━━ EXTRACTED DATA
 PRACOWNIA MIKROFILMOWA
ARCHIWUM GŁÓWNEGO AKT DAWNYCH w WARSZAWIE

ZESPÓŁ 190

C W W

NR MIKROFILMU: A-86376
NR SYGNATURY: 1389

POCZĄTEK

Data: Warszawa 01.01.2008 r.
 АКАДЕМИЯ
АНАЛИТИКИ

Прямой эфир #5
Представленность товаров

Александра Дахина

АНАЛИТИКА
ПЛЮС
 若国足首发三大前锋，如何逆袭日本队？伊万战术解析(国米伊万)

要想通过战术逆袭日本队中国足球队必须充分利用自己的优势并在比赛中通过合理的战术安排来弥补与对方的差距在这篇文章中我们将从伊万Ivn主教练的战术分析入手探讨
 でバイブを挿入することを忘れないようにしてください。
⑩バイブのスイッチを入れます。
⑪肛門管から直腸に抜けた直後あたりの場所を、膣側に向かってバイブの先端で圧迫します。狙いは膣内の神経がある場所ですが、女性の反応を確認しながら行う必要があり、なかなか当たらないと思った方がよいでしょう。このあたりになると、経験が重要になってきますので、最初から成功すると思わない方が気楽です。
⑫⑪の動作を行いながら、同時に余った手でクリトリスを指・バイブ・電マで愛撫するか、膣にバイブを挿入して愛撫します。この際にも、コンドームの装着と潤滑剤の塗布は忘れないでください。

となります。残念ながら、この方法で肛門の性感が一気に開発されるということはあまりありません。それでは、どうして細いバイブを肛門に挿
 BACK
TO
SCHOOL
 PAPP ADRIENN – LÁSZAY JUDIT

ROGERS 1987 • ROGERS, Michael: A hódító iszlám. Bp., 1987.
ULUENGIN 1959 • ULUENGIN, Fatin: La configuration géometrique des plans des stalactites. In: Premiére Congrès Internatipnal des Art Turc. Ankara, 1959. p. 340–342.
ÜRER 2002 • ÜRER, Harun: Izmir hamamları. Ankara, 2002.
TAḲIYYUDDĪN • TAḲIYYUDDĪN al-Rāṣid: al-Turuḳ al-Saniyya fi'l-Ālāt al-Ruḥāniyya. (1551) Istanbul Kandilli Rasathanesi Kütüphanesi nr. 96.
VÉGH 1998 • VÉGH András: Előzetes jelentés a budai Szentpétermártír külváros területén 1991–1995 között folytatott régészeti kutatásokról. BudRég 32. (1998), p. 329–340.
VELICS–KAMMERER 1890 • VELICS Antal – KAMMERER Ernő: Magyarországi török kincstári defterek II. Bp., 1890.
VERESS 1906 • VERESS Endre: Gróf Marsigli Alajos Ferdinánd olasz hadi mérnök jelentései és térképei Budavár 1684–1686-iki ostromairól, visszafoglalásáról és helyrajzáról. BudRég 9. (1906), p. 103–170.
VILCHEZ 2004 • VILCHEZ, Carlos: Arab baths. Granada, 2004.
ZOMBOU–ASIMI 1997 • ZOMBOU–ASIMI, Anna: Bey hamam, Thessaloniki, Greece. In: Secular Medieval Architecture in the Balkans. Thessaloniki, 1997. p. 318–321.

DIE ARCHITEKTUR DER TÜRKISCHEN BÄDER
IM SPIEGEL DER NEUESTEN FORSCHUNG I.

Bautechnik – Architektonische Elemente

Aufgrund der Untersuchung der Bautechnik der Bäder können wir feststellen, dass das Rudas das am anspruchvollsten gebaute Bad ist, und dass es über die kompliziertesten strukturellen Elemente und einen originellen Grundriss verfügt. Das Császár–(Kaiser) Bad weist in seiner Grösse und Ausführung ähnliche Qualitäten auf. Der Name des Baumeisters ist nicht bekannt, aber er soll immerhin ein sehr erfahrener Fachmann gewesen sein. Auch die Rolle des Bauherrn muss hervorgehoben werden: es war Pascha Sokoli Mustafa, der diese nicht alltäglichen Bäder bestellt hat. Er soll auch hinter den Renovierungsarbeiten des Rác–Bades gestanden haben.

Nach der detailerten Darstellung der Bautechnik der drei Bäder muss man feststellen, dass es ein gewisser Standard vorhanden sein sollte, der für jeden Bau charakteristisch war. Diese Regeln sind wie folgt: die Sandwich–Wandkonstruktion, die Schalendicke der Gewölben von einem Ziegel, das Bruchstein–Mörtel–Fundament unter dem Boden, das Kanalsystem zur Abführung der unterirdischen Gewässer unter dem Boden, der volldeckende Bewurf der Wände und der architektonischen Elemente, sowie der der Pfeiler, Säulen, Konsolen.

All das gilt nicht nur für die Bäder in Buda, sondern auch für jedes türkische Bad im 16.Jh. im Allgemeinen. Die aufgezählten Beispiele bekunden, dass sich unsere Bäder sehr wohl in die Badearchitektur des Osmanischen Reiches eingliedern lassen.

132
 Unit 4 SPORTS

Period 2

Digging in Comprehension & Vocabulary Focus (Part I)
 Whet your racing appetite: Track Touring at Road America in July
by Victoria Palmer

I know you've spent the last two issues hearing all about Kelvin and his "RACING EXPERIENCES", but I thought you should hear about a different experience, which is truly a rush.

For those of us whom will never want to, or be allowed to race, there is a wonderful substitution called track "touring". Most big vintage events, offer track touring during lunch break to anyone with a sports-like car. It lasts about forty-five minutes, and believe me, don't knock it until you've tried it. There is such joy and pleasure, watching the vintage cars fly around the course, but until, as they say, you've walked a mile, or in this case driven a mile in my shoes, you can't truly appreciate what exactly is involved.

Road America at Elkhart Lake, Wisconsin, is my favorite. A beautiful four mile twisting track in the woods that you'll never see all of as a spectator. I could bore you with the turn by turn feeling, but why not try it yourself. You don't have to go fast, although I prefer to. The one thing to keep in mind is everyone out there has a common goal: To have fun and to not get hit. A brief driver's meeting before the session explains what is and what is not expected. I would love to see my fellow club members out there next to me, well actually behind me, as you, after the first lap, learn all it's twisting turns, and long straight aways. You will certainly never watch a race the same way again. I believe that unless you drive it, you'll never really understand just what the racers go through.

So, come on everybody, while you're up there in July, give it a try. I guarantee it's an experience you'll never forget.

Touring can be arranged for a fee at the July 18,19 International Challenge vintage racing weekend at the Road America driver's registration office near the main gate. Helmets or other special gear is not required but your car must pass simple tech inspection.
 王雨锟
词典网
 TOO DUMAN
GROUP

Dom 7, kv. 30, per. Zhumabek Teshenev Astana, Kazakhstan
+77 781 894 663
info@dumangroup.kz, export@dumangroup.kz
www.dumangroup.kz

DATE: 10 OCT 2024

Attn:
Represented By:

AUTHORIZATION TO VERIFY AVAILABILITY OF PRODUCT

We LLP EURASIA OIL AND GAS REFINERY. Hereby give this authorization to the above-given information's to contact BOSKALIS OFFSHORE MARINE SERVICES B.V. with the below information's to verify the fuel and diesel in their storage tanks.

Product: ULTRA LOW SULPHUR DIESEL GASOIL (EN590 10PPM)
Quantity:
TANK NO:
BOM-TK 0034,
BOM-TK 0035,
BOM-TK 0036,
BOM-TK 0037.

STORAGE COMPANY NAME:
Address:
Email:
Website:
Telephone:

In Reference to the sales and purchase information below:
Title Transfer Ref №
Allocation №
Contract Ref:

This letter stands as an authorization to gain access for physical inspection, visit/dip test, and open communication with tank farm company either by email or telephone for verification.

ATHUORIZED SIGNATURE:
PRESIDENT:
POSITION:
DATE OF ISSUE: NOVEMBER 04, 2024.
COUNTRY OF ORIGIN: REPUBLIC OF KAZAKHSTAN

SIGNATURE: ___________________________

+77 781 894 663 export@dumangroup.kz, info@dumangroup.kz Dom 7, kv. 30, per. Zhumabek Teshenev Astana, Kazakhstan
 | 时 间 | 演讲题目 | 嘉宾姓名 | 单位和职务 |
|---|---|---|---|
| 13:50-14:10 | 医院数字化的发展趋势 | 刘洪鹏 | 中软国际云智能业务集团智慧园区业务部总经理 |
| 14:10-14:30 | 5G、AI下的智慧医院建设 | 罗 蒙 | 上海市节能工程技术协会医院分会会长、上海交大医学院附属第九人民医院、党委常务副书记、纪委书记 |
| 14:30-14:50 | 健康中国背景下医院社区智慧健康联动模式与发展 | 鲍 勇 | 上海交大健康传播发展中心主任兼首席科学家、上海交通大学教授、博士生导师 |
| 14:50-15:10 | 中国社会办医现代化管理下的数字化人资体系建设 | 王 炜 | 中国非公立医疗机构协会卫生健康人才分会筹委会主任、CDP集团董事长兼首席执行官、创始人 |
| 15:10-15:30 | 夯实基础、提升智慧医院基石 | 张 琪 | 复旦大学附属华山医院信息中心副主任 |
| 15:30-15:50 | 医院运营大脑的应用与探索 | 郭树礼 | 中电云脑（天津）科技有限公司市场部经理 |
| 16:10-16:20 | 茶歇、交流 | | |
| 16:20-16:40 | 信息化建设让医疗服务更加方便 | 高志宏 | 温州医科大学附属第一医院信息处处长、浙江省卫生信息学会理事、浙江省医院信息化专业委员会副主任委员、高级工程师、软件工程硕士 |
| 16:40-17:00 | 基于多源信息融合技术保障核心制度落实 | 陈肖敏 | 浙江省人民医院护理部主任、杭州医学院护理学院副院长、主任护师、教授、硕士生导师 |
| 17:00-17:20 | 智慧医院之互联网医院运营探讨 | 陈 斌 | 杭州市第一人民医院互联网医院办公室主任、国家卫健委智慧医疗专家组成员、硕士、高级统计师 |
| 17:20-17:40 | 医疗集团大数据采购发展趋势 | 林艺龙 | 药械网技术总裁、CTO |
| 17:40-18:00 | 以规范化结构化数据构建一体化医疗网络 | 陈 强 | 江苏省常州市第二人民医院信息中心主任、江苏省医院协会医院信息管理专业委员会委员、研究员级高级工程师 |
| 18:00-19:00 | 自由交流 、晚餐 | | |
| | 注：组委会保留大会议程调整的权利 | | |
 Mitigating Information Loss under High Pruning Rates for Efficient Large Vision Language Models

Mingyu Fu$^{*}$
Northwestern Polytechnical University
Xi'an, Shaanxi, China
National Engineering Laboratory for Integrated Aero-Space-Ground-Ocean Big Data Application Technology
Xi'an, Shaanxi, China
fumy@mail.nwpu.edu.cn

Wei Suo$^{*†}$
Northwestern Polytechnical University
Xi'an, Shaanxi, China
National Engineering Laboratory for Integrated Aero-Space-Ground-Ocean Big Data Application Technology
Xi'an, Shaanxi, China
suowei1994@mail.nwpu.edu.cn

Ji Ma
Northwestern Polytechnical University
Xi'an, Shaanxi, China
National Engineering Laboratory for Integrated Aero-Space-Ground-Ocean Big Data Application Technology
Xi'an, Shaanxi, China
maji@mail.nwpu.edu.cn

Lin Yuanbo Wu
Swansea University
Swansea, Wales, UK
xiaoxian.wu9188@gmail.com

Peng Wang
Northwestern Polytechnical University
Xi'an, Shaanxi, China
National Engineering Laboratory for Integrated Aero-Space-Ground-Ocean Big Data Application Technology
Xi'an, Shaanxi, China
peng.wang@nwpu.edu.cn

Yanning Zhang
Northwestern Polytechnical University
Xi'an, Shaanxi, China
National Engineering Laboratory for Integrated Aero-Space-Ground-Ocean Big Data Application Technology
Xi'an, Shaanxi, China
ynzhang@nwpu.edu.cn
━━━━
= EXERCISE DETAILS =
Set down, from the entries above, exactly the lines from the one with "若国足首发三大前锋，如何逆袭日本队？伊万战术解析(国米伊万)" up to and including the one with "⑩バイブのスイッチを入れます。", and no other lines.

= ANSWER BELOW =
 若国足首发三大前锋，如何逆袭日本队？伊万战术解析(国米伊万)

要想通过战术逆袭日本队中国足球队必须充分利用自己的优势并在比赛中通过合理的战术安排来弥补与对方的差距在这篇文章中我们将从伊万Ivn主教练的战术分析入手探讨
 でバイブを挿入することを忘れないようにしてください。
⑩バイブのスイッチを入れます。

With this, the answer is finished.